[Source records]
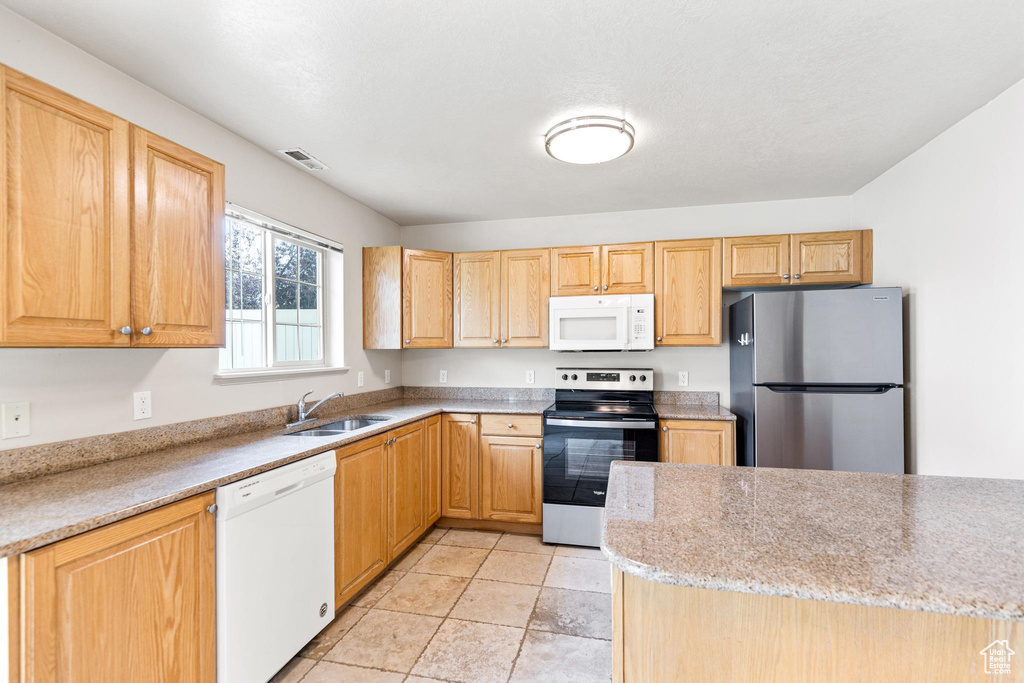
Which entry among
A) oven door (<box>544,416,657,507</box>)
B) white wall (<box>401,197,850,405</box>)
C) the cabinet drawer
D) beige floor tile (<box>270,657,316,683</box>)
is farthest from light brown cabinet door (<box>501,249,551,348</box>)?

* Exercise task
Please write out the records above again, switching every "cabinet" to "cupboard" and changing nothing else; leave the pictures out.

* The response
Which entry among
A) oven door (<box>544,416,657,507</box>)
B) white wall (<box>401,197,850,405</box>)
C) the cupboard drawer
D) beige floor tile (<box>270,657,316,683</box>)
is farthest from light brown cupboard door (<box>501,249,551,348</box>)?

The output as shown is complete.